• [CONSIGNE]
Rédigez la suite, s'il vous plaît, du texte ci-dessous sur la Fintech en Asie et dans la Silicon Valley, en partant de sa dernière phrase.

• [TEXTE À LIRE]
La banque à la forte implantation en Asie voit-elle midi à sa porte ? En mai dernier, les experts de l'Atelier BNP Paribas US  défendaient une tout autre vision depuis San Francisco :

« La Silicon Valley est-elle le nouveau Wall Street ? Elle est en tête des Fintech avec son écosystème plus vaste. San Francisco est aujourd'hui la capitale mondiale de la Fintech ».

Un futur leader mondial de la Fintech

Les chiffres viennent plutôt conforter l'idée d'une domination asiatique : selon le "pouls de la Fintech" de KPMG et CB Insights, c'est bien en Asie, et en particulier en Chine, qu'ont lieu les levées de fonds les plus massives des startups qui utilisent la technologie pour proposer des services financiers plus efficaces : plus d'un milliard de dollars récoltés par Lu.com et par JD Finance (filiale de JD.com, coté sur le Nasdaq) chacune (en Europe on se situe plutôt dans la dizaine de millions). Des entreprises dont on parle beaucoup moins ici que les déboires du pionnier du prêt participatif LendingClub, fondé par le Français Renaud Laplanche par exemple.

• [DONNÉES FOURNIES]
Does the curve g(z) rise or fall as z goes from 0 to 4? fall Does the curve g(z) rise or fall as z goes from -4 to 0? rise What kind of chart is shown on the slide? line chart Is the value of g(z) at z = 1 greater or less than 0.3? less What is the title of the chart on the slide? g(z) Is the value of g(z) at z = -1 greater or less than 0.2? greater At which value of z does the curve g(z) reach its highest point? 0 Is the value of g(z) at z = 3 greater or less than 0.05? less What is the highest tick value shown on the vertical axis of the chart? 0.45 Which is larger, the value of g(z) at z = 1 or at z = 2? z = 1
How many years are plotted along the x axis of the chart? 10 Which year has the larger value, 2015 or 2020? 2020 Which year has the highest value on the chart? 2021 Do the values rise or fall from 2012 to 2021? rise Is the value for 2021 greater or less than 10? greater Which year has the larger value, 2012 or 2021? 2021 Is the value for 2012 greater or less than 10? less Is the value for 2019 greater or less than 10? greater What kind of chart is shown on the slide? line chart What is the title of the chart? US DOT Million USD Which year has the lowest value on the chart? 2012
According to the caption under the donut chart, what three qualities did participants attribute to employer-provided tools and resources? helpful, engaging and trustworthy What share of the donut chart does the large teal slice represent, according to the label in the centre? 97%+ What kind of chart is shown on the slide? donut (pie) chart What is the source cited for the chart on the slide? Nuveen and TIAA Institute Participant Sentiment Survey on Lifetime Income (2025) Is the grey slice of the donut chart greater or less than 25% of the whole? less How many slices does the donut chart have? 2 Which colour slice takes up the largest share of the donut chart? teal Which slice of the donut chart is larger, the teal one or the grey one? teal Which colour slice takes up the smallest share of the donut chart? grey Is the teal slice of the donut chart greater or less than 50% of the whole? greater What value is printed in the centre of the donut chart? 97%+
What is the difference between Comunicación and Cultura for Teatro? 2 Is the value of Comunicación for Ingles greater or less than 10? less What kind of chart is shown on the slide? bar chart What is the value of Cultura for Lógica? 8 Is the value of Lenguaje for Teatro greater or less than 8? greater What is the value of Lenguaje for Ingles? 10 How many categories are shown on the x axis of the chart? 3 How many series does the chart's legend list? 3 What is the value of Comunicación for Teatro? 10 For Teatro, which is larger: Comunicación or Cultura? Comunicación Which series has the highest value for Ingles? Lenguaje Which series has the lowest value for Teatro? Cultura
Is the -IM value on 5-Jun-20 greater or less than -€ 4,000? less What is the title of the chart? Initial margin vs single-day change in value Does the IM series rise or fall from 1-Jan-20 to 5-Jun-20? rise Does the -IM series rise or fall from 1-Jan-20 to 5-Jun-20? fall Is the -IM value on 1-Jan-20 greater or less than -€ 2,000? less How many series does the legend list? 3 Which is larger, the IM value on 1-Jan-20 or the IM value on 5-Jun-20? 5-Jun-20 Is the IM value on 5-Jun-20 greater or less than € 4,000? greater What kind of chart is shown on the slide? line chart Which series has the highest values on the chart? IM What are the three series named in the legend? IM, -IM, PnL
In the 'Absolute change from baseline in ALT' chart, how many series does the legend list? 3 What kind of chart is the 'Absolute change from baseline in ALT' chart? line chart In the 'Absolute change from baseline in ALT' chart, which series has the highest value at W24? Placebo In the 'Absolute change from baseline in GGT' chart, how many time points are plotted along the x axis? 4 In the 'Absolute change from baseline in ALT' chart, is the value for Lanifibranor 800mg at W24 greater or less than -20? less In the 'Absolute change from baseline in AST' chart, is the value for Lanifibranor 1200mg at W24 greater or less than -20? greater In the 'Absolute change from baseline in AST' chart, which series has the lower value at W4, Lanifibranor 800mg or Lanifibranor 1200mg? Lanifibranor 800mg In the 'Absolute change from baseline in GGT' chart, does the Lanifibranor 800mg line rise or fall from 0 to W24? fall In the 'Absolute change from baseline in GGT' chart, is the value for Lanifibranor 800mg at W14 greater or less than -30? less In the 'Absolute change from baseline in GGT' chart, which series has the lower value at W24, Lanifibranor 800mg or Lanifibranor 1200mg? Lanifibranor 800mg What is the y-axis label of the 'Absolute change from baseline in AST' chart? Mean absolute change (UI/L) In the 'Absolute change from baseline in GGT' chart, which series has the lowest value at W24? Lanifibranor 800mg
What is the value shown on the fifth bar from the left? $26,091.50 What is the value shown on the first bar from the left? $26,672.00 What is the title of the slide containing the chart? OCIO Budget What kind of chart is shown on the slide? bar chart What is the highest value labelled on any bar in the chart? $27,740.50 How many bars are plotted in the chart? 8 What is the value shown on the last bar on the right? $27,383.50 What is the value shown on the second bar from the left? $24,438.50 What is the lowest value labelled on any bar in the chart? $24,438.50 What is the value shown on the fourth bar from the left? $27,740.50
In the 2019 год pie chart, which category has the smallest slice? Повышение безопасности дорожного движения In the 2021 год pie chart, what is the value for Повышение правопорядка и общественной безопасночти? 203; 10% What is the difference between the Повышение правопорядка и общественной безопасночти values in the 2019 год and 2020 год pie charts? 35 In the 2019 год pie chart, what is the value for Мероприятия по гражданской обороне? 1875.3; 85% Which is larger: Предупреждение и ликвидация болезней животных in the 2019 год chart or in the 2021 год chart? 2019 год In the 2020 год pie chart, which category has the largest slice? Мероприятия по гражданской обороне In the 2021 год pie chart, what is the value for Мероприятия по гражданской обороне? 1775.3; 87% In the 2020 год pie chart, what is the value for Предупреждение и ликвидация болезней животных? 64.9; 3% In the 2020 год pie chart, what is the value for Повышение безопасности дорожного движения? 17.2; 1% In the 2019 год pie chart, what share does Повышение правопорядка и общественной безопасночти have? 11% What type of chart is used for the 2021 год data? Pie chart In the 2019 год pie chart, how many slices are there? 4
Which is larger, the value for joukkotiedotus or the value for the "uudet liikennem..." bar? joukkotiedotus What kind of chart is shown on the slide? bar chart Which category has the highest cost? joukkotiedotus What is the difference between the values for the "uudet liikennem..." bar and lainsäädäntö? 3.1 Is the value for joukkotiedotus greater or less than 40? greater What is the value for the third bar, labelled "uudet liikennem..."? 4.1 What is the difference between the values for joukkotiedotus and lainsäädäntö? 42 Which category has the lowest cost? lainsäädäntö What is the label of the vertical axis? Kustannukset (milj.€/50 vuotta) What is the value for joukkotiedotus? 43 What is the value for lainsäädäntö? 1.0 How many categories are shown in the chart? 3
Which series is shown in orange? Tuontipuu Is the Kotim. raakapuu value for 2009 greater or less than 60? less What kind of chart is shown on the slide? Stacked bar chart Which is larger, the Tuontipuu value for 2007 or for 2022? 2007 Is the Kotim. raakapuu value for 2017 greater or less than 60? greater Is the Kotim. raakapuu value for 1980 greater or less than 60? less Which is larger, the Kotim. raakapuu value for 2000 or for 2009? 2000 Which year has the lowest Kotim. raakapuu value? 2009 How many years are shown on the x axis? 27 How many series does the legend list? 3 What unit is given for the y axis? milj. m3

• [PRODUCTION ATTENDUE]
Il y a beaucoup, beaucoup d'argent investi en Chine dans l'innovation financière : preuve en est le méga-deal à 4,5 milliards de la filiale de paiement en ligne du géant de l'e-commerce Alibaba, Ant Financial, valorisée 60 milliards de dollars. C'était la plus grande levée de capitaux jamais réalisée hors marchés par une entreprise de l'Internet.

Au-delà des capitaux déversés dans le secteur, les usages décollent massivement. La marque à la fourmi ("ant" en anglais) compte en effet plus de 450 millions d'utilisateurs à sa solution Alipay, le PayPal chinois, qui sert à payer en ligne mais aussi à appeler un taxi ou réserver une chambre d'hôtel. Le groupe de Jack Ma (qui en conserve en direct 33% du capital) a l'intention de faire grandir sa filiale en "un leader mondial de la Fintech".

[La vision du groupe Alibaba pour sa filiale Ant Financial, ex-Alipay. Crédit Alibaba]

Des géants du Web dominent le paiement en ligne

 En face d'Alibaba, un autre géant du Web chinois, Tencent, la maison-mère de réseaux sociaux comme Weibo, devient incontournable dans le paiement en ligne, avec son application mobile de messagerie instantanée WeChat, aux 800 millions d'utilisateurs. Christophe Chazot, de HSBC, se montre impressionné :

« WeChat est à la fois LinkedIn, WhatsApp et PayPal : l'application intègre tout cela dans un même environnement et cela donne une expérience utilisateur exceptionnelle, comme si le système bancaire était à vous, c'est votre porte-monnaie.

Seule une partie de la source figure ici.